“THE DISTILLATION OF A LIFETIME’S WISDOM”: SCARCE 1701 EDITION OF BACON’S ESSAYS
BACON, Francis. The Essays, or Councils, Civil and Moral… With a Table of the Colurs of Good and Evil. And a Discourse Of the Wisdom of the Ancients. To this Edition is added the Character of Queen Elizabeth. London: Printed by E. Holt for Timothy Childe, 1701. Octavo, contemporary mottled brown calf rebacked, raised bands, later red morocco spine label.
1701 edition of Bacon’s Essays, the influential writings of the man Jefferson ranked with Locke and Newton as “the three greatest men who have lived,” scarce in contemporary calf.

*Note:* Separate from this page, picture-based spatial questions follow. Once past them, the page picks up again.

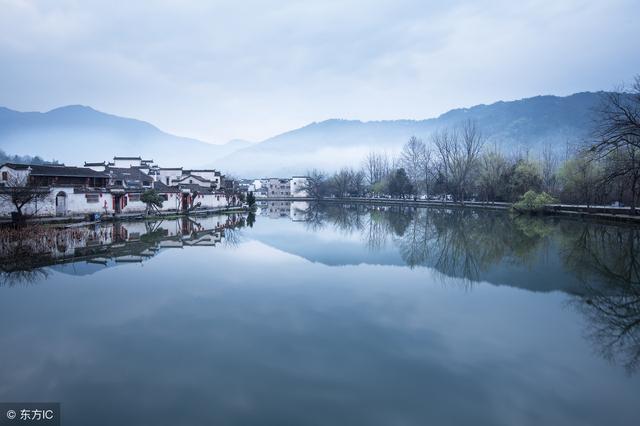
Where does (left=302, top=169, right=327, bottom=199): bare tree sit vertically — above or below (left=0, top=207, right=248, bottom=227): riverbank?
above

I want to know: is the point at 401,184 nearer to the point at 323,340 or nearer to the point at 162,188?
the point at 162,188

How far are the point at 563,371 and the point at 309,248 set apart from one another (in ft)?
43.3

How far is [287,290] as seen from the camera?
10.7 m

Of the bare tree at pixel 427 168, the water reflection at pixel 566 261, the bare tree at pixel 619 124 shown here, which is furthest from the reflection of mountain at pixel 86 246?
the bare tree at pixel 427 168

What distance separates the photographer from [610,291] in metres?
10.4

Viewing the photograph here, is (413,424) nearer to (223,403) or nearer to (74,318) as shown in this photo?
(223,403)

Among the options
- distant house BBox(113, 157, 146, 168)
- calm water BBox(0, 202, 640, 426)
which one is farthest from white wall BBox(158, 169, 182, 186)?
calm water BBox(0, 202, 640, 426)

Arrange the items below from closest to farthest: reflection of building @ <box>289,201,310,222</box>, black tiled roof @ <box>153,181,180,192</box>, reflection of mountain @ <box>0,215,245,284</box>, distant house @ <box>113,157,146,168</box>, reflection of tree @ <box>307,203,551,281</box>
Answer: reflection of mountain @ <box>0,215,245,284</box>, reflection of tree @ <box>307,203,551,281</box>, reflection of building @ <box>289,201,310,222</box>, black tiled roof @ <box>153,181,180,192</box>, distant house @ <box>113,157,146,168</box>

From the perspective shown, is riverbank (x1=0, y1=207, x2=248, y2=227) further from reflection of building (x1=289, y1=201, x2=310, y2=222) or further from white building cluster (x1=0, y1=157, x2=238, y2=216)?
reflection of building (x1=289, y1=201, x2=310, y2=222)

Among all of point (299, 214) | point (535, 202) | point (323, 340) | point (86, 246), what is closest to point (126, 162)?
point (299, 214)

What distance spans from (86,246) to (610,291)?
20893mm

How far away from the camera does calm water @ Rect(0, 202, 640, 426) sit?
5.02 m

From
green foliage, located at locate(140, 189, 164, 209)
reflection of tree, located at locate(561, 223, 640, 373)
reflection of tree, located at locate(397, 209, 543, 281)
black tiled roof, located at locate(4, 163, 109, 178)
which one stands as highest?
black tiled roof, located at locate(4, 163, 109, 178)

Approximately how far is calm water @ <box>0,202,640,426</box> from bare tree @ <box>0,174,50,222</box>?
9.95 metres
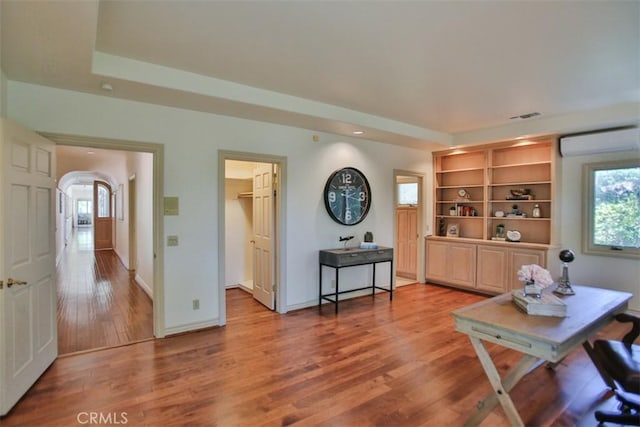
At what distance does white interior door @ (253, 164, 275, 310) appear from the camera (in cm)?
458

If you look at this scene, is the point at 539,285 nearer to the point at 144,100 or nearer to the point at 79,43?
the point at 79,43

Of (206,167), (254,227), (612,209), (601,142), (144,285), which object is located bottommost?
(144,285)

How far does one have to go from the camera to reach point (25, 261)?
2506 mm

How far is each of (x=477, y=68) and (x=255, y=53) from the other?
79.3 inches

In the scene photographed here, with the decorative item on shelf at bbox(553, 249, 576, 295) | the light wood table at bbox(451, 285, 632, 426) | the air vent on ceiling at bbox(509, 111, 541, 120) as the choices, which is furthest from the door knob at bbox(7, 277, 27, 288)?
the air vent on ceiling at bbox(509, 111, 541, 120)

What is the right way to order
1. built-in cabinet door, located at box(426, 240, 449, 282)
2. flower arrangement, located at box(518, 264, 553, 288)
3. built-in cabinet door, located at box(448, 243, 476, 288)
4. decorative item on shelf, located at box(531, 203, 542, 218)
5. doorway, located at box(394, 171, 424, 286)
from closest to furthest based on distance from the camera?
1. flower arrangement, located at box(518, 264, 553, 288)
2. decorative item on shelf, located at box(531, 203, 542, 218)
3. built-in cabinet door, located at box(448, 243, 476, 288)
4. built-in cabinet door, located at box(426, 240, 449, 282)
5. doorway, located at box(394, 171, 424, 286)

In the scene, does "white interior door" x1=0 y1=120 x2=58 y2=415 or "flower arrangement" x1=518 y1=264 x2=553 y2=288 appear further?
"flower arrangement" x1=518 y1=264 x2=553 y2=288

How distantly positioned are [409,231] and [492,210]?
1.53m

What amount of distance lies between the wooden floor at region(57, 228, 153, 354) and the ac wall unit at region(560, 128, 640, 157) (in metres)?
5.96

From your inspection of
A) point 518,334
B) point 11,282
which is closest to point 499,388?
point 518,334

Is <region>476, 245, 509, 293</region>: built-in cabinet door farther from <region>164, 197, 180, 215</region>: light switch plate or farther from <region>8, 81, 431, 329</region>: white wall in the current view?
<region>164, 197, 180, 215</region>: light switch plate

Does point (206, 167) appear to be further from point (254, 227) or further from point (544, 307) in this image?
point (544, 307)

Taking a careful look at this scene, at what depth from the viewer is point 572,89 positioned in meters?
3.53

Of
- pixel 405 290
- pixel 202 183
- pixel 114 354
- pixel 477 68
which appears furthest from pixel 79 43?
pixel 405 290
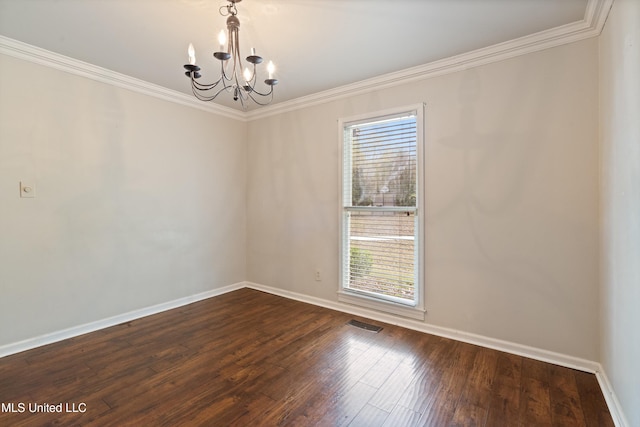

“I have taken all knowledge to be my province” Francis Bacon declared. In the ideas explored in his Essays and in his work “as a philosopher, Bacon’s influence on Locke and through him on subsequent English schools of psychology and ethics was profound” (PMM 119). With the original publication of the Essayes, “the word makes its first appearance on the title-page of an English book” (Grolier, 100 Books, 34), and it is through these works that “his name has won a degree of familiarity that sets Bacon’s among the great names of an epoch in which the standards of immortality were never so high… The essays were simply the distillation of a lifetime’s wisdom by the wisest man of his day… The first edition of the Essayes was by no means the book of that title which the world knows today. It contained only ten essays, and opened not with “Of Truth,” but with “Of Studie.’ The last edition to be published during Bacon’s lifetime appeared in 1625, the year before his death” (Winterich, 23 Books, 207-09). Jefferson ranked Bacon with Locke and Newton as the three greatest men who have lived, without exception” (1789 letter), and he followed Bacon’s organizational model for his library, which held an early edition of Bacon’s Essays. Containing 61 essays, along with “Of the Colours of Good and Evil; A Fragment,” “The Wisdom of the Ancients” (with separate title page) and “The Character of Queen Elizabeth.” Editions of Bacon’s collected essays first appeared in 1597, with an edition of 61 essays first published in 1625. Containing seven pages of publisher’s advertisements at rear. One of four editions “undoubtedly issued simultaneously” in 1701 (Gibson 28dn). Gibson 28d. See Pforzheimer 28-32; Sowerby 1339; STC 1137; Wing 283. Early owner signature dated 1716.
Text fresh with only light scattered foxing, slight edge-wear, rubbing to boards. An extremely good copy.